ACL rules and categories in Redis - Time & Space Complexity
When working with Redis ACL rules and categories, it's important to understand how the time to check permissions grows as the number of rules increases.
We want to know how Redis handles checking many ACL rules and what affects the speed.
Analyze the time complexity of checking ACL rules for a command.
ACL SETUSER alice on >password ~* +@all
ACL SETUSER bob on >password ~cache:* +@read
ACL LIST
ACL GETUSER alice
ACL CAT
This snippet shows setting users with ACL rules, listing them, and retrieving categories.
Look at what repeats when Redis checks ACL rules.
- Primary operation: Checking each ACL rule or category against the command or key pattern.
- How many times: Once per rule or category during permission checks.
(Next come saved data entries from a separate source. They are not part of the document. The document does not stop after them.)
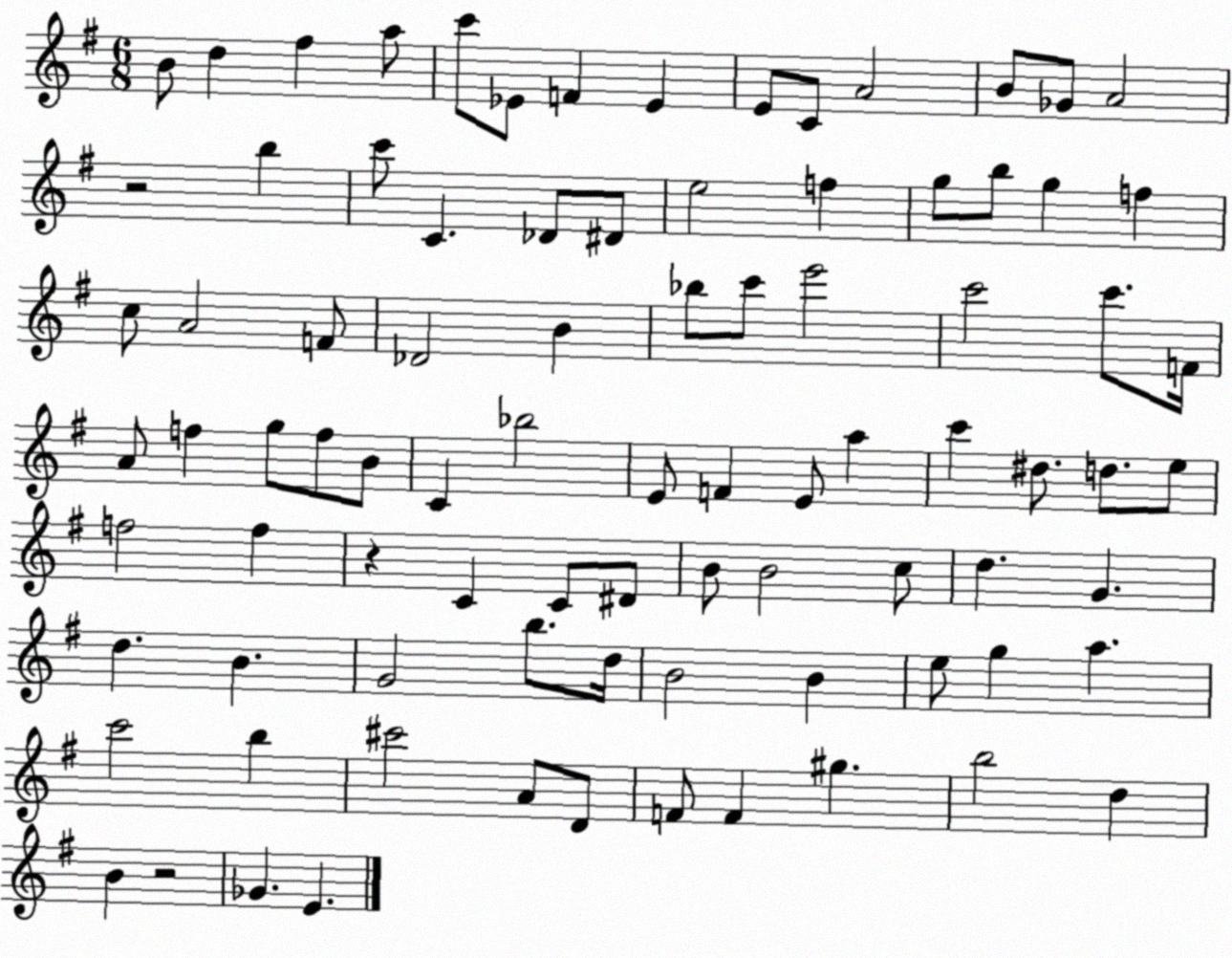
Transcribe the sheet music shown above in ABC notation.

X:1
T:Untitled
M:6/8
L:1/4
K:G
B/2 d ^f a/2 c'/2 _E/2 F _E E/2 C/2 A2 B/2 _G/2 A2 z2 b c'/2 C _D/2 ^D/2 e2 f g/2 b/2 g f c/2 A2 F/2 _D2 B _b/2 c'/2 e'2 c'2 c'/2 F/4 A/2 f g/2 f/2 B/2 C _b2 E/2 F E/2 a c' ^d/2 d/2 e/2 f2 f z C C/2 ^D/2 B/2 B2 c/2 d G d B G2 b/2 d/4 B2 B e/2 g a c'2 b ^c'2 A/2 D/2 F/2 F ^g b2 d B z2 _G E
As the number of ACL rules or categories grows, Redis checks more rules to find matches.
| Input Size (number of rules) | Approx. Operations |
|---|---|
| 10 | 10 checks |
| 100 | 100 checks |
| 1000 | 1000 checks |
Pattern observation: The number of checks grows directly with the number of rules.
Time Complexity: O(n)
This means the time to check permissions grows in a straight line as you add more ACL rules.
[X] Wrong: "Checking ACL rules is instant no matter how many rules exist."
[OK] Correct: Each rule must be checked to see if it applies, so more rules mean more work.
Understanding how ACL rule checks scale helps you explain system behavior and design efficient permission checks in real projects.
"What if Redis used a hash map to store ACL rules by command? How would the time complexity change?"